To wiadomo, że musi bruździć. Pewne uwarunkowanie koncepcyjne.
> Cuda z dźwiękiem od zawsze układałem sobie jak..."pies" który nie
> rozumie słów ale rozumie wydźwięk i ma swoją "tablicę" której się
> nauczył w stosunku do zachowań. Podobnie wygląda taka tablica u mnie ale
To chyba normalne rozumienie i tak też MZ działa percepcja językowa (w
sensie dżwięku). I może coś w tym jest skoro sam mam te wspomniane
problemy a dodatkowo jestem noga w nauce języków. Jednocześnie jestem
zupełnym beztalenciem twórczym i wykonawczym muzycznie. Tyle, że dotyczy
to głowenie ekspresji, a nie np. odsłuchu.
> jest podparta jeszcze rozumieniem z danego języka w sensie, który znam
> lub poznaję. To bardzo rozległy temat, którego nie jestem w stanie
> opisać na grupie w krótkiej treści...taka inna dziedzina dźwięku jako
> dźwięku a nie języka :) Może dlatego lepiej rozumiem mojego psa i
> rozkazy?...chociaż stosuję równolegle...gesty i pies reaguje na gesty
> szybciej niż na dźwięk :) Polecam taka zabawę. Odkrywcze. Koty nie
> reagują poprawnie, jakby ktoś pytał :D
U mnie koty reagują na gesty, a pies nie. Może dlatego, że nie mam w
sumie psa.
--
Marcin
-
99. Data: 2023-09-28 23:31:50
Temat: Re: Porażenie
Od: io <i...@o...pl.invalid>
W dniu 28.09.2023 o 03:27, Marcin Debowski pisze:
> On 2023-09-27, Jarosław Sokołowski <j...@l...waw.pl> wrote:
>> Pan Marcin Debowski napisał:
>>
>>>>> Zazdroszcze. Zawsze podziwiałem pianistów, czy innych muzyków, gdzie
>>>>> jedna ręka to, druga tamto i jeszcze jakieś pedały do kompletu. Hałas
>>>>> mi nie przeszkadza, ale pełna wielozadaniowość to dla mnie egzotyka.
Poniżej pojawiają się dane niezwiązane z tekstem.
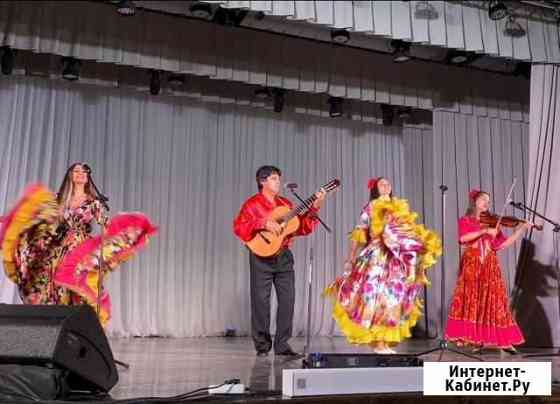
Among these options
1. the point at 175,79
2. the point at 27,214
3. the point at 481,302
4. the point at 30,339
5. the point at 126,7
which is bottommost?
the point at 481,302

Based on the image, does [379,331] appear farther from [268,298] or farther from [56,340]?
[56,340]

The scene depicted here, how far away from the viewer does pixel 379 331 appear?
4.70m

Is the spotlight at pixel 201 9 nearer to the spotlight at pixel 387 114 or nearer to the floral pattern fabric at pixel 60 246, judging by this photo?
the floral pattern fabric at pixel 60 246

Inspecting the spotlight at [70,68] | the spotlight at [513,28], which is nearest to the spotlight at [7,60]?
the spotlight at [70,68]

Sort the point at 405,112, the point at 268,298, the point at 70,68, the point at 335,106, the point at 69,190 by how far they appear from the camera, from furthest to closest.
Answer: the point at 405,112 → the point at 335,106 → the point at 70,68 → the point at 268,298 → the point at 69,190

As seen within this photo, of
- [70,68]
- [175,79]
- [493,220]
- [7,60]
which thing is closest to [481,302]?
[493,220]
>>>> Wielowątkowość percepcji i wielozadaniowośc ruchowa to różnie rzeczy.
>>>
>>> Dlaczego tak uważasz?
>>
>> Bo sam tak mam. Percepcję mam dobrą, ale żonglerki na pięciu rurach bym
>> się nie podjął. Być może to kwestia ćwiczeń i odruchów. Jednak praktyka
>> wielowątkowej percepcji nie powoduje podniesienia moich kwalifikacji
>> cyrkowych.
>
> Ponownie, żonglerka na 5ciu rurach to MZ wyuczony odruch, pewien
> automatyzm. Jak widzę gościa grającego na klawiszach to jedna ręka robi
> co innego niż druga i nie jest to MZ wyuczone. Dostanie nowe nuty i też
> to zrobi, czy nie?
Jak samochodem.
...
>
>>>> Ze słuchem jest tak samo, a nawet bardziej. Dlatego tak ważna jest
>>>> wczesna diagnostyka niedosłuchu u noworodków (kieyś na to zbierała
>>>> WOŚP). Zaopatrzenie malucha w aparat słuchowy sprawia, że ma szanse
>>>> na opanowanie komunikacji dźwiękowej. Bez tego człowiek przważnie
>>>> nie jest w stanie nauczyć sie języka, również pisanego.
>>>
>>> A tego to nie wiedziałem.
>>
>> Nam się może wydawać, że wzrok najważniejszy. Prawdą jest, że daje nam
>> on zdecydowaną większość informacji. Jednak ludzie niewidomi od urodzenia
>> bardzo często mają wielkie osiągnięcia, w pewnych dziedzinach większe od
>> pełnosprawnych. Smutna prawda jest taka, że ludzie od urodzenia całkowicie
>> pozbawieni słuchu mają trudniej. Wielu umiejętności w ogóle nie są
>> w stanie osiągnąć. Podobno nie przez przypadek słowa "głuchy" i "głupi"
>> są do siebie podobne -- tak nasi praojcowie postrzegali tę ułomność.
>
> Wzrok niesie dużo więcej informacji, którą trzeba przetworzyć żeby ją
> zrozumieć. Czym więcej informacji, tym trudniej to poskładać z sensem. W
> sumie dziwie się, że ze słuchem jest trudniej.
Transmisje w widmie rozproszonym. Jest trudniej czy łatwiej?
-
100. Data: 2023-09-29 02:04:43
Temat: Re: Porażenie
Od: Marcin Debowski <a...@I...zoho.com>
On 2023-09-28, io <i...@o...pl.invalid> wrote:
> W dniu 28.09.2023 o 03:27, Marcin Debowski pisze:
>> Wzrok niesie dużo więcej informacji, którą trzeba przetworzyć żeby ją
>> zrozumieć. Czym więcej informacji, tym trudniej to poskładać z sensem. W
>> sumie dziwie się, że ze słuchem jest trudniej.
>
> Transmisje w widmie rozproszonym. Jest trudniej czy łatwiej?
A to taki przypadek? W którym miejscu?